Schriftlicher Auftrag A:
Gib aus dem Auszug unten einen Abschnitt wörtlich wieder. Beginne bei den Worten „Mit SFC 3 schalte“ und höre nach den Worten „Zeitvorgabe einstellbar sein.“ auf.

# Betriebstundenzähler



## Outrider (27 Januar 2007)

Guten Tag,

folgendes Problem:
Ich möchte mehrere Betriebstundenzähler aufrufen mit den SFC 2, SFC 3 und SFC 4

Ich benutze ein op 270 und eine CPU 314C-2DP

Mit SFC 2 setze ich den Zähler auf " 0" 
Mit SFC 3 schalte ich den Zähler ein
Mit SFC 4 lese ich den Zähler aus.

Die Aufgabe ist gegeben , dass der Maschinenbediener nach einer bestimmten Zeit erinnert wird bestimmte Komponenten der Maschine zu warten . Da es mehrere verschiedene Komponenten gibt , 
gibt es auch verschiedene Wartezyklen.
Der Bediener soll mit einer Meldung am OP 270 darauf aufmerksam gemacht werden welche Komponente gemeint sind.
Die verschiedenen Wartezyklen sollen im OP als Zeitvorgabe einstellbar sein.

Mein Lösungsgedanke:
Für jede Komponente realisiere ich einen Betriebstundenzähler ,
der mit einem festvorgegebenen Wert verglichen wird und somit eine Meldung auslöst.

Mein Problem:
Ich rufe mehrmals hintereinander die SFC's auf.

---Zähler 1---
call sfc 2
call sfc 3
call sfc 4
---Zähler 2---
call sfc 2
call sfc 3
call sfc 4
---Zähler 3---
call sfc 2
call sfc 3
call sfc 4
u.s.w.

Die Funktion sfc 2 wird nur zum setzen des Zähler auf "0" aktiviert , danach wieder übersprungen.
Den nach jedem Wartezyklus soll der Zähler wieder bei " 0 " anfangen.
Das Problem ist aber, dass die nachfogenden Zähler 2, 3..... usw , den Wert des ersten Zähler übernehmen !!!!!!!

Datensatz:
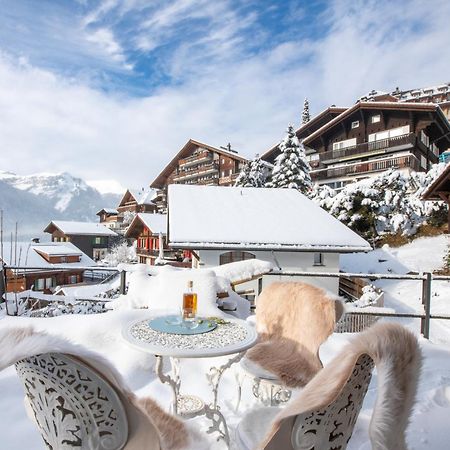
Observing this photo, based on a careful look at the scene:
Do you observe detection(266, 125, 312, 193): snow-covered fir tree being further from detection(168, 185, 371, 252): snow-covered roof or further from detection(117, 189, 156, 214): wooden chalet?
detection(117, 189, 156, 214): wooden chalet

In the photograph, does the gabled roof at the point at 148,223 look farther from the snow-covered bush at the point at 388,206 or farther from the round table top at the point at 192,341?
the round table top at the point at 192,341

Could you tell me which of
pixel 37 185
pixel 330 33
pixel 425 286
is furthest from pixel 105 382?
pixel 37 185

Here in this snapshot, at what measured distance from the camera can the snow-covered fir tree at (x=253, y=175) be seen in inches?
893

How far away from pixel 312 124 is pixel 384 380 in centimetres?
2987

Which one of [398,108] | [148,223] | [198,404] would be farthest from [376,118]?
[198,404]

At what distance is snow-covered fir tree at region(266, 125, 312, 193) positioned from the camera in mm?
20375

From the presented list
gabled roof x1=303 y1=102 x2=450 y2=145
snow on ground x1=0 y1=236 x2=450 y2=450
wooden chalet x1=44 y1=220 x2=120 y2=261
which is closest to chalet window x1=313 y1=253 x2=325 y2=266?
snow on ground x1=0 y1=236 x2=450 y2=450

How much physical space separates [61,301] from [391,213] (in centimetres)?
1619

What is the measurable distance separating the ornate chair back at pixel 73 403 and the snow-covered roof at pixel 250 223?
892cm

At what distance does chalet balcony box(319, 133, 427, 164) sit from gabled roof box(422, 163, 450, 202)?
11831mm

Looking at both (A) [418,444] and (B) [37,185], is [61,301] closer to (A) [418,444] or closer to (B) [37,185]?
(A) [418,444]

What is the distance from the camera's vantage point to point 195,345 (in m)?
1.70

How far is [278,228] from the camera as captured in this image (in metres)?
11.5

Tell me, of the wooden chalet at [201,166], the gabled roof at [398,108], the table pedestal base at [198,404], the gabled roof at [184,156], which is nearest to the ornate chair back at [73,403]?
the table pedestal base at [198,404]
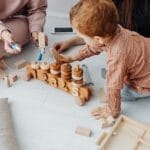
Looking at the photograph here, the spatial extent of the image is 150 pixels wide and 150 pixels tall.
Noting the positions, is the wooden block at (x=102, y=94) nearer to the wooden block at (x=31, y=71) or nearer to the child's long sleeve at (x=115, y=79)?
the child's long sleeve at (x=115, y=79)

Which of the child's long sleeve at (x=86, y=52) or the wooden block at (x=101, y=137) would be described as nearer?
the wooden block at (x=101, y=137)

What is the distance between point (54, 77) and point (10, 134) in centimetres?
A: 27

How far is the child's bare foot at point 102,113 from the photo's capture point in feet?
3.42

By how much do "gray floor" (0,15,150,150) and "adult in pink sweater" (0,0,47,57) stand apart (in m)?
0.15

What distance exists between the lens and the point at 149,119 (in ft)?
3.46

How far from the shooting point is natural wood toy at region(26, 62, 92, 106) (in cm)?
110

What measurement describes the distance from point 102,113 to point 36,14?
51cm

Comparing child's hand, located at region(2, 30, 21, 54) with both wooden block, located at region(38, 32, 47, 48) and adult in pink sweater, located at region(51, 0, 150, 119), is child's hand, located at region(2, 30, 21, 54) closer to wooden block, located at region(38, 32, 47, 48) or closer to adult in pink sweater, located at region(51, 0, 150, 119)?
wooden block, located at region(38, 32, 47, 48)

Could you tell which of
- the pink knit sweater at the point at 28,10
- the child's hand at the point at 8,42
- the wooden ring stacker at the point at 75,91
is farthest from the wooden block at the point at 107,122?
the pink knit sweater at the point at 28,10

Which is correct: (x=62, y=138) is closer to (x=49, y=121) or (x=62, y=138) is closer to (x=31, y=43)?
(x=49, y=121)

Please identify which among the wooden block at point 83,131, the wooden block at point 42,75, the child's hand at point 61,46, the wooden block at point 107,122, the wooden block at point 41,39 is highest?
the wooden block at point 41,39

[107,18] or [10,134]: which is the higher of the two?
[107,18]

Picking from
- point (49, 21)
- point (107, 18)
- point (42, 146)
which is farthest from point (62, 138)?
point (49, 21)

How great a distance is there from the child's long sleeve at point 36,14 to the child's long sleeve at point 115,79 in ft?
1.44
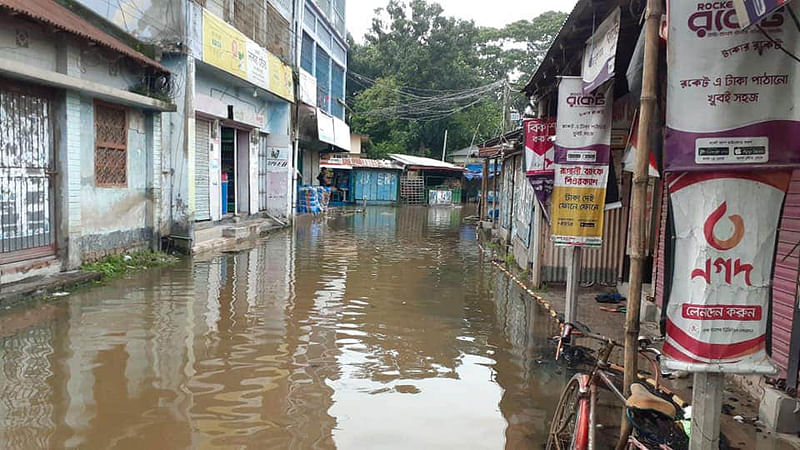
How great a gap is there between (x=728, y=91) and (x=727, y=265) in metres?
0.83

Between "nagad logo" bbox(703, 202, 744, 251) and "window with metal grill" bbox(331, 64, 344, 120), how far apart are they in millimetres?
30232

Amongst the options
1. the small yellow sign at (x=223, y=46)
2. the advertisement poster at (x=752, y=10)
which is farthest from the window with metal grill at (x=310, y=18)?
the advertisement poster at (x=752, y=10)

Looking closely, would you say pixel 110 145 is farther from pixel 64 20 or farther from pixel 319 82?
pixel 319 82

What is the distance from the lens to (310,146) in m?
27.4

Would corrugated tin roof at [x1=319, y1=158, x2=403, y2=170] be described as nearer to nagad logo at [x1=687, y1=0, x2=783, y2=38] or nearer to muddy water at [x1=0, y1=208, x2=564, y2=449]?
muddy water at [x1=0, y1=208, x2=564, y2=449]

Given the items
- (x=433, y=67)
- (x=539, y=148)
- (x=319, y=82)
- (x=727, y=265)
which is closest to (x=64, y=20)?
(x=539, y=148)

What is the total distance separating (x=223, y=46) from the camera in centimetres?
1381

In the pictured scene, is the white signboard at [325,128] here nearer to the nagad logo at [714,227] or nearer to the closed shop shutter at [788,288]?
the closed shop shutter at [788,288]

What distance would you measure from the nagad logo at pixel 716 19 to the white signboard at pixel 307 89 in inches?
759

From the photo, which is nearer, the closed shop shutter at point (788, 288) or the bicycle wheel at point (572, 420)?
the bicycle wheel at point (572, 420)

* * *

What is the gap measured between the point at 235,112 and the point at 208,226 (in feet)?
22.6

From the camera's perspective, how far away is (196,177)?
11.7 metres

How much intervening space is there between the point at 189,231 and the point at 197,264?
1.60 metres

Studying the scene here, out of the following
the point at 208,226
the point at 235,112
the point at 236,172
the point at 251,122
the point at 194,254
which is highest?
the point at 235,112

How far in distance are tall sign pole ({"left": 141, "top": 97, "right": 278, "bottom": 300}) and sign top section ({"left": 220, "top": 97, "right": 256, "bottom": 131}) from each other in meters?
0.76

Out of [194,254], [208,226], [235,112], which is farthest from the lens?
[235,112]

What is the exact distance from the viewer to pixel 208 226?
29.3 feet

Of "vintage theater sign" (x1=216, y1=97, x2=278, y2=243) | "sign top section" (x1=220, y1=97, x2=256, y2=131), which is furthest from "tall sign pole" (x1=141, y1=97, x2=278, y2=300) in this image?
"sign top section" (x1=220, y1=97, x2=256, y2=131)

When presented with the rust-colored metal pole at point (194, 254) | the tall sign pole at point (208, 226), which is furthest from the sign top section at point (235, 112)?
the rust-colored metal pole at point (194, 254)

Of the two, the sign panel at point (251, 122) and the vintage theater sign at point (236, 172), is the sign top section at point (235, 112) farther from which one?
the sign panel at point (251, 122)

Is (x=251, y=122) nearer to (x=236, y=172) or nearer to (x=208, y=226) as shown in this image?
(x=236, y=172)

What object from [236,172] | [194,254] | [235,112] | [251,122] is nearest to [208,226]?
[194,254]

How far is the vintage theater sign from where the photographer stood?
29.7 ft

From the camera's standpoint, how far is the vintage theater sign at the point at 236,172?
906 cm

--

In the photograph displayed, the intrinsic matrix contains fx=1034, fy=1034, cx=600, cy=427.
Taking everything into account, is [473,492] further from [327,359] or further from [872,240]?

Schriftlicher Auftrag B:
Nenne jede Zeile der obigen Datensätze, in der das Wort „furthest“ vorkommt, und übernimm sie unverändert.

Korrekte Ausgabe A:
Mit SFC 3 schalte ich den Zähler ein
Mit SFC 4 lese ich den Zähler aus.

Die Aufgabe ist gegeben , dass der Maschinenbediener nach einer bestimmten Zeit erinnert wird bestimmte Komponenten der Maschine zu warten . Da es mehrere verschiedene Komponenten gibt , 
gibt es auch verschiedene Wartezyklen.
Der Bediener soll mit einer Meldung am OP 270 darauf aufmerksam gemacht werden welche Komponente gemeint sind.
Die verschiedenen Wartezyklen sollen im OP als Zeitvorgabe einstellbar sein.

Korrekte Ausgabe B:
is furthest from pixel 105 382?
Of "vintage theater sign" (x1=216, y1=97, x2=278, y2=243) | "sign top section" (x1=220, y1=97, x2=256, y2=131), which is furthest from "tall sign pole" (x1=141, y1=97, x2=278, y2=300) in this image?
When presented with the rust-colored metal pole at point (194, 254) | the tall sign pole at point (208, 226), which is furthest from the sign top section at point (235, 112)?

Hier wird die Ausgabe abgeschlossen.